Here are some things to know to help you be ready.
When to Call 911
A 911 emergency is when someone needs help right away because of an injury or an
immediate danger. For example, call 911 if:
there's a fire
someone has passed out
someone suddenly seems very sick and is having a hard time speaking or breathing
or turns blue
someone is choking
you see a crime happening, like a break-in
you are in or see a serious car accident
When you call 911, the emergency operator will ask what, where, and who questions
"What is the emergency?" or "What happened?"
"Where are you?" or "Where do you live?"
"Who needs help?" or "Who is with you?"
You may feel scared or nervous if you have to call 911. That's OK. The emergency
operators who answer the phone talk to a lot of people, including adults, who are
nervous or worried when they call. And they are used to talking to kids. Just stay
as calm as you can.
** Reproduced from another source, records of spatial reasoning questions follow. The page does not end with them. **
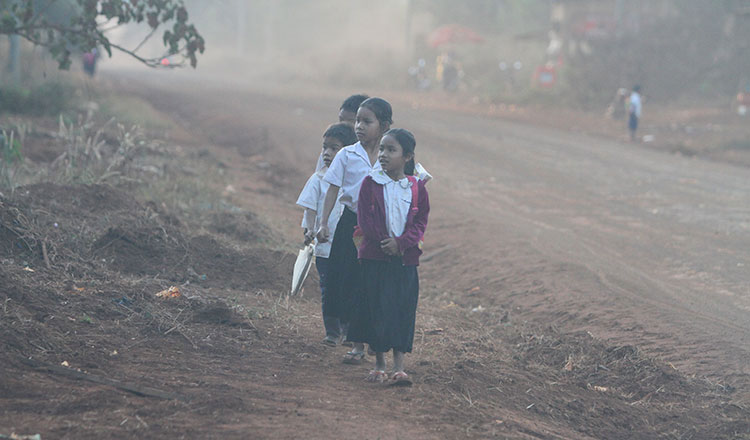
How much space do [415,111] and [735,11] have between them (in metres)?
11.5

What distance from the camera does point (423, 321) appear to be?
6.65 meters

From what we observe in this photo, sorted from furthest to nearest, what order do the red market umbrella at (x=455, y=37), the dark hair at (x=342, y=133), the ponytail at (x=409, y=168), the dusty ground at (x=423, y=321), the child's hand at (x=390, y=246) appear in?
1. the red market umbrella at (x=455, y=37)
2. the dark hair at (x=342, y=133)
3. the ponytail at (x=409, y=168)
4. the child's hand at (x=390, y=246)
5. the dusty ground at (x=423, y=321)

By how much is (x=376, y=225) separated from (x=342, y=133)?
120 centimetres

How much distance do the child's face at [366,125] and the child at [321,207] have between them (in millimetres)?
506

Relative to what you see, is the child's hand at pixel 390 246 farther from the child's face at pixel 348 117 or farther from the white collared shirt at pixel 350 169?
the child's face at pixel 348 117

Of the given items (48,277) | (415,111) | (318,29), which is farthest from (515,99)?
(318,29)

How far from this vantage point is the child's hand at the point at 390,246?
4.49 metres

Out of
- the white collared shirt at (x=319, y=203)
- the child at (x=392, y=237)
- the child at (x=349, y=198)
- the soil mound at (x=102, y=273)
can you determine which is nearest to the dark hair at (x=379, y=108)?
the child at (x=349, y=198)

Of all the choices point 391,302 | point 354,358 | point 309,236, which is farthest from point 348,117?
point 354,358

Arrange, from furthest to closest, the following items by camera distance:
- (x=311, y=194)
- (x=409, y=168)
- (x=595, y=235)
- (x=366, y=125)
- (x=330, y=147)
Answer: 1. (x=595, y=235)
2. (x=330, y=147)
3. (x=311, y=194)
4. (x=366, y=125)
5. (x=409, y=168)

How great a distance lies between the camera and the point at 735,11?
25250mm

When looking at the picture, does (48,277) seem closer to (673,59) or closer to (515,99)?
(515,99)

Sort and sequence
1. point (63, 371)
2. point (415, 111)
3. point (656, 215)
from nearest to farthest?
1. point (63, 371)
2. point (656, 215)
3. point (415, 111)

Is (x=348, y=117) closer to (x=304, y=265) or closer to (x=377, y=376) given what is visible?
(x=304, y=265)
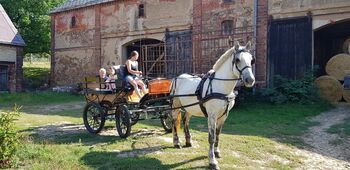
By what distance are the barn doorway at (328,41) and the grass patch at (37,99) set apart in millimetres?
11958

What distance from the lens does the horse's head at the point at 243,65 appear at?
6.39 m

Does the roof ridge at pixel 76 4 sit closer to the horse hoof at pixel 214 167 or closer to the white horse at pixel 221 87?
the white horse at pixel 221 87

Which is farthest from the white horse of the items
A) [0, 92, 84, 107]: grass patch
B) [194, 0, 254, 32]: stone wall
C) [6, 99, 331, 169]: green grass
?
[0, 92, 84, 107]: grass patch

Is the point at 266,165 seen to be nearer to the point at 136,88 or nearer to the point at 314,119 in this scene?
the point at 136,88

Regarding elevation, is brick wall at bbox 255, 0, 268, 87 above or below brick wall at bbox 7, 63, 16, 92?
above

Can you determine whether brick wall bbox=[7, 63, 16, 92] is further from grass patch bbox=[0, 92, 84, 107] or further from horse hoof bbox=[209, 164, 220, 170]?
horse hoof bbox=[209, 164, 220, 170]

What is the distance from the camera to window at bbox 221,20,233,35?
17809mm

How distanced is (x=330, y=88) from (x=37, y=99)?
13.9m

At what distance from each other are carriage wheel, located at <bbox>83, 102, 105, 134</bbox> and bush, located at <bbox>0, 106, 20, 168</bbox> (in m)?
2.79

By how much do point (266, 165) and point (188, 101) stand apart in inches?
75.8

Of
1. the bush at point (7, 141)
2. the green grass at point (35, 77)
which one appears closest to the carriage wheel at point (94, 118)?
the bush at point (7, 141)

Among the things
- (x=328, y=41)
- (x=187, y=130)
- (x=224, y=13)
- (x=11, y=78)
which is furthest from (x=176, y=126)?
(x=11, y=78)

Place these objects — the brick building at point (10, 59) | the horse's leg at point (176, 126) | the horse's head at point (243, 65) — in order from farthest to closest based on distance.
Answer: the brick building at point (10, 59)
the horse's leg at point (176, 126)
the horse's head at point (243, 65)

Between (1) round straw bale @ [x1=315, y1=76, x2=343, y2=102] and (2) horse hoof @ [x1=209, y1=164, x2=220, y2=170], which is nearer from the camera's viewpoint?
(2) horse hoof @ [x1=209, y1=164, x2=220, y2=170]
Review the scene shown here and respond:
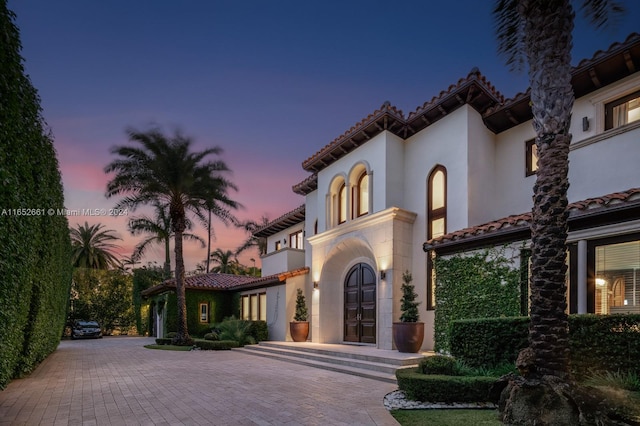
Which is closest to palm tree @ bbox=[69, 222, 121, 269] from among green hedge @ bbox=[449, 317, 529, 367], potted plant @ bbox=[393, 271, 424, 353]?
potted plant @ bbox=[393, 271, 424, 353]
If you talk too fast, the operator may have trouble understanding
what's wrong and what kind of help you need.
Give the operator all the information you can about what the emergency is and how
Other Things to Know About 911
NEVER call 911 as a joke or just to see what might happen. When
the emergency operator has to take the time to talk to people who don't have a real
emergency, other people who call and do need help right away might have to wait. This
is why dialing 911 as a prank is a crime in many places.
Also, make sure you are safe before you call 911. If your home is on fire, for
instance, leave the house before calling 911. You can always call from someone else's
house or from a cellphone.
Before an emergency happens, talk to your parents or another adult about when you
should call 911. If you're not sure whether there's a real emergency and there are
no adults around, it's a good idea to make the call. You could save someone's life.